*EXERCISE PROMPT:* Copy everything from "AND YOU SHALL" down to "Sifrei Devarim 43:34)." in the Deuteronomy passage, swapping "distinctive" for "recognizable".

Segment Start: PAGE EXCERPT

Therefore impress these My words upon your very heart: bind them as a sign on your hand and let them serve as a symbol on your forehead, and teach them to your children—reciting them when you stay at home and when you are away, when you lie down and when you get up; and inscribe them on the doorposts of your house and on your gates—to the end that you and your children may endure, in the land that the LORD swore to your fathers to assign to them, as long as there is a heaven over the earth. (Deuteronomy 11:18-21)
AND YOU SHALL PLACE MY WORDS [UPON YOUR HEART] — Even after you have been banished make yourselves distinctive by means of My commands: lay Tefillin, attach Mezuzot to your doorposts, so that these shall not be novelties to you when you return. Similarly does it state, (Jeremiah 31:21) “Set thee up distinguishing marks” (Rashi, quoting Sifrei Devarim 43:34).
There is no difference between the [Holy] books and Tefilin [Phylacteries] and Mezuzzot [scrolls placed on the door posts (Deut. 6:8-9)], except that the first mentioned may be written in any language, but the latter in Hebrew only…(Mishnah Megillah 1:8)

Segment End: PAGE EXCERPT
Segment Start: INFORMATION GIVEN

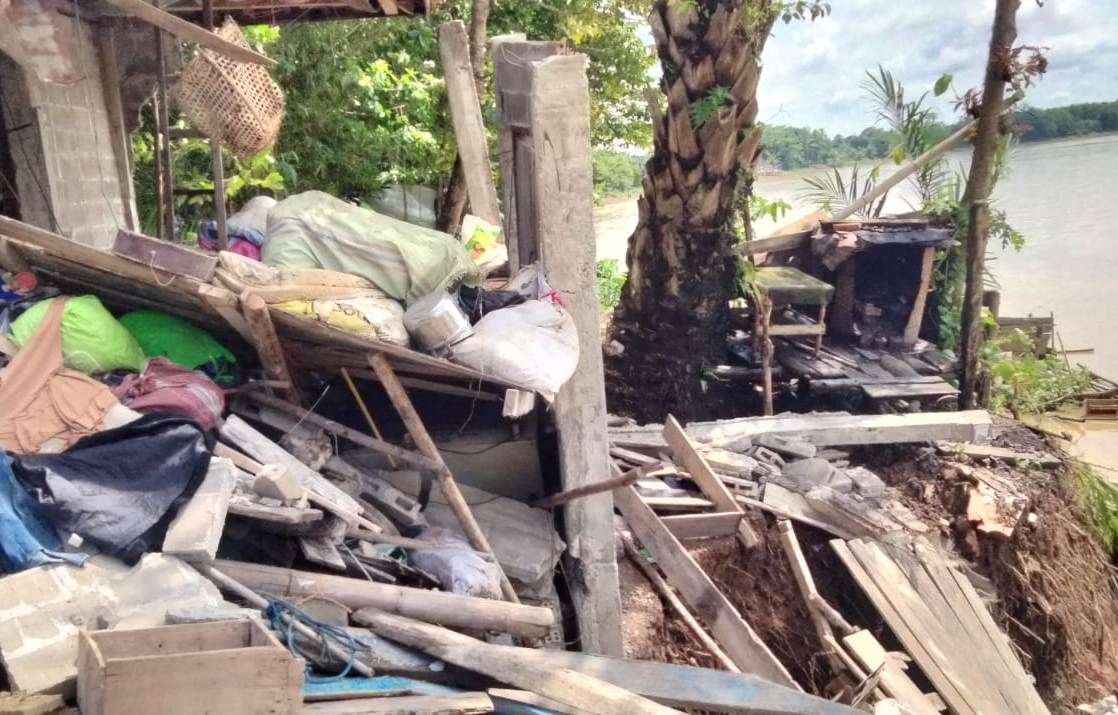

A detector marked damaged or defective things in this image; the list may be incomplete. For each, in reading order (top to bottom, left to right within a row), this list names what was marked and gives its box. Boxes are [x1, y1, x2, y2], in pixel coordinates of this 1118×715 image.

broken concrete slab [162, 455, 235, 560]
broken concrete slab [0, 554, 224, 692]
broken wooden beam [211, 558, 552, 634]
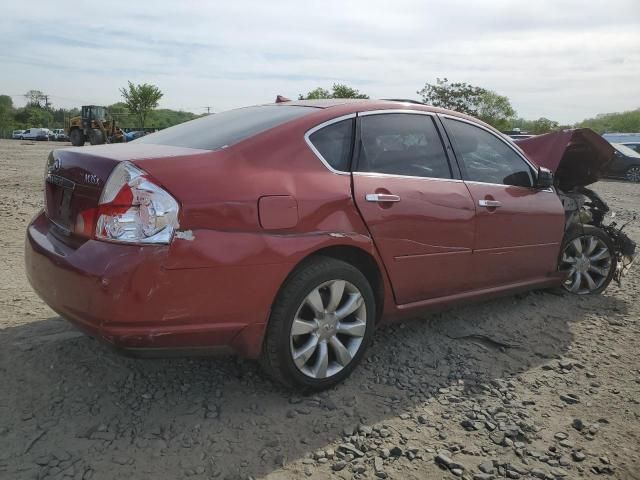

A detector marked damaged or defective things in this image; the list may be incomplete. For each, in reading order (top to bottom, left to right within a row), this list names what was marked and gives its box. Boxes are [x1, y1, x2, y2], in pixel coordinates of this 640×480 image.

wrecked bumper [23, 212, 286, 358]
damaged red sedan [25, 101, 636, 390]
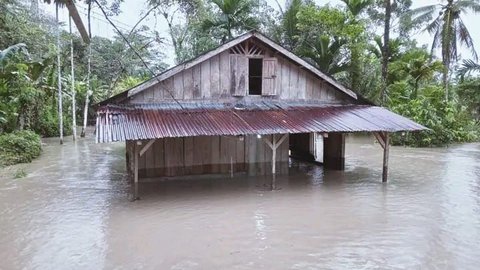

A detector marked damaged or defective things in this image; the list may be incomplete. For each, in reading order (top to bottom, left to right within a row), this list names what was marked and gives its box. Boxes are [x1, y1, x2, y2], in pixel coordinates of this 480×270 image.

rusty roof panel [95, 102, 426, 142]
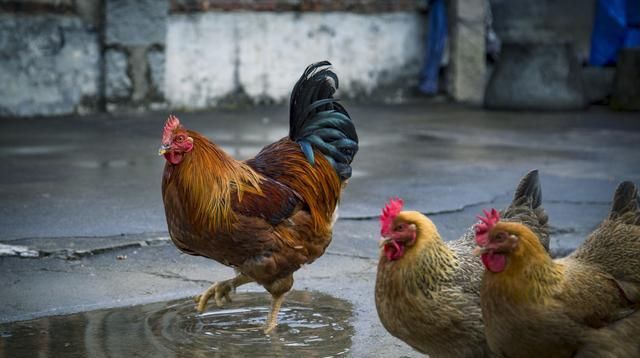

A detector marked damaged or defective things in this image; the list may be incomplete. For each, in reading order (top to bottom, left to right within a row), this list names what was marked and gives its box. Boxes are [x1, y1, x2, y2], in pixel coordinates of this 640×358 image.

Segment End: INFORMATION GIVEN

*RESULT:*
AND YOU SHALL PLACE MY WORDS [UPON YOUR HEART] — Even after you have been banished make yourselves recognizable by means of My commands: lay Tefillin, attach Mezuzot to your doorposts, so that these shall not be novelties to you when you return. Similarly does it state, (Jeremiah 31:21) “Set thee up distinguishing marks” (Rashi, quoting Sifrei Devarim 43:34).